Done at my Desk.
July 08, 2014

Done at my Desk.

Anonymous | TrustRadius Reviewer
Score 6 out of 10
Vetted Review
Verified User

Software Version

N/A (cloud application)

Modules Used

  • Agent, Business Insignts, Admin, New Business Insights

Overall Satisfaction with Desk.com

My company offers a Software as a Service to our clients. We use Desk to handle incoming email inquiries and internal tasks. We use Desk.com within both my department and then also IT / Operations to keep track of internal tasks. For example, when onboarding a new clients we create tickets to communicate with them the information they need (pulling their contact info from Salesforce - we've integrated), create tickets for ourselves to install and upgrade the site and then for operations to deploy the appropriate upgrades, features and reports to that site. We also use Desk to help monitor ticket demographics through reports based on the use of labels - our software administrators vs. supporters etc.
  • Notes. It's really nice to be able to leave notes on tickets for internal communication.
  • Rules. The business rules are really handy for being able to automate either certain tasks (like automatically closing / deleting out of office responses) and for contacting Desk administrators (a case that you're working on has been updated!)
  • Labels. Labels are great in the fact that we can pull reports based off of them and add or create as many as we want. They offer a lot of flexibility and workarounds to compensate for any limitations.
  • Reporting. The new business insights are great in the fact that we can now export reports to CSV, but we are still limited (here at Cappex) to pulling off of labels. There is a tab when viewing a ticket to look at customer info. Because our clients are organizations, that is usually what we have in that tab. We'd like to be able to pull based on client. For example, "how many tickets did X organization have this month?" and we're only able to do that through the label "X organization" which heavily relies on the team properly labeling. We feel like it's a workaround to what we'd like to be doing.
  • Desk.com is sometimes very slow. Either in loading, to pick up incoming communications or in sending them. We've often experienced "outages" and while Desk.com is very diligent about adding a banner at the top to indicate that you are aware of the problem, there is not much room for detail or insight to give more information.
  • There is not much monitoring in place to let us know if an email address got changed (as in our incoming or outgoing) or details that would effect an API like Salesforce.com. It just stops working and while it is our responsibility to keep these things in order, it has sometimes taken a bit of time to both notice and then narrow down the problem. It would be really cool if maybe people dubbed administrators could be notified when something is amiss!
  • Better transparency regarding the workload and quality of service provided by our agents.
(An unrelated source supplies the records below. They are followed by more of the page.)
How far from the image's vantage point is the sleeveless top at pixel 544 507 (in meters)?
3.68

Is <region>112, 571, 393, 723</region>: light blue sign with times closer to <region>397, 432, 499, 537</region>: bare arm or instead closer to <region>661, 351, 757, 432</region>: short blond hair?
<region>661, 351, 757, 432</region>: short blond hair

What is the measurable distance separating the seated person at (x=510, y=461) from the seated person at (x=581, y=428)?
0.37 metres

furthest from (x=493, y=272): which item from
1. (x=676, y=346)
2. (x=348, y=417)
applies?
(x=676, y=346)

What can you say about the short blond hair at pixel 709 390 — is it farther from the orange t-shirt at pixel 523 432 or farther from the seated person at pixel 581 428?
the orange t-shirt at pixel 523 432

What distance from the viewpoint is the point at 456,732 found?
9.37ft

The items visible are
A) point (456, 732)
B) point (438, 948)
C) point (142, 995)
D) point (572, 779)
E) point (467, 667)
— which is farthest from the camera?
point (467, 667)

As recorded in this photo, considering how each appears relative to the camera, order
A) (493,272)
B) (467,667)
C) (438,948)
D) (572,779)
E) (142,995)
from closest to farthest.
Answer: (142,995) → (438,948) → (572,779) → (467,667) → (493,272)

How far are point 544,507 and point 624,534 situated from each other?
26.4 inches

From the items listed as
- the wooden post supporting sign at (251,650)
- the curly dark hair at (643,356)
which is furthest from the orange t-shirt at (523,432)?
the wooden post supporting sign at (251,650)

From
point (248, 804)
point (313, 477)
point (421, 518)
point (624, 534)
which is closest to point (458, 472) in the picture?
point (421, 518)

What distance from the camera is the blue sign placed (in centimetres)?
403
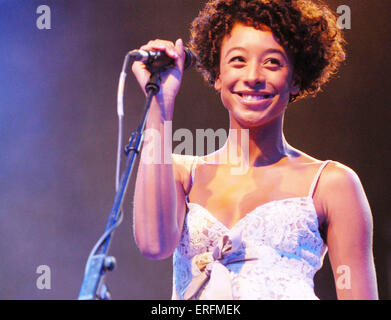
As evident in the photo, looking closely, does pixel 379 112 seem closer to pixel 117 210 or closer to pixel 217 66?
pixel 217 66

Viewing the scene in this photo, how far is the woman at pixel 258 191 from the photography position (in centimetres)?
145

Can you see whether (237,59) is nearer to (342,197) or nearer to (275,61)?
(275,61)

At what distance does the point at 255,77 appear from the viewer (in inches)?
63.2

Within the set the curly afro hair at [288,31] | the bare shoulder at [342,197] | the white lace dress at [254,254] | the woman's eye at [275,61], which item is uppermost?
the curly afro hair at [288,31]

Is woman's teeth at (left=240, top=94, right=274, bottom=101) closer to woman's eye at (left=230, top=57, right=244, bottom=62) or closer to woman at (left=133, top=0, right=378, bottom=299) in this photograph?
woman at (left=133, top=0, right=378, bottom=299)

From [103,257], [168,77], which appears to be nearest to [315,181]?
[168,77]

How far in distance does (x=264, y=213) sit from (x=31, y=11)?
2294 mm

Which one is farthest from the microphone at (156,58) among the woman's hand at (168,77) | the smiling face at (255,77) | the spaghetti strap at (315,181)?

Management is now able to see just how many tickets are in the air and how agents are handling them.
  • Work efficiency. Playing into the above comment, having all communications 'public' to management helps to keep employees motivated to perform at high quality standards.
  • Desk has given us the ability to truly track (even if it is a little bit off) the volume of support we are providing. Before Desk everything was just handled in Outlook and there was no insight at all into statistics around tickets.
I was not involved in the selection process of Desk.com vs. competitors but we are discontinuing our Desk.com subscription this month and instead opting to use Service Cloud as our new ticketing system. It allows better integration with Salesforce.com and also is more client based (referring to the reporting and stats I brought up).
Please see previous comment. We will not be renewing Desk.com and are instead opting for Service Cloud - another Salesforce product that ties in better with having tickets based off clients rather than single serving tickets. Service cloud was also considered due to the extensive reporting and the ability to import information in (cases for example). We will be migrating at the end of the month.
For us, we have a regular customer base that we work with. Lots of returning customers - this means they often respond to old emails and it just reopens the ticket instead of creating a new one each time, skewing our statistics. I think Desk.com would be much more suitable for 'single serving' assistance - maybe a retail company, travel agency or something where your client base is composed more of unique clients and less returning clients.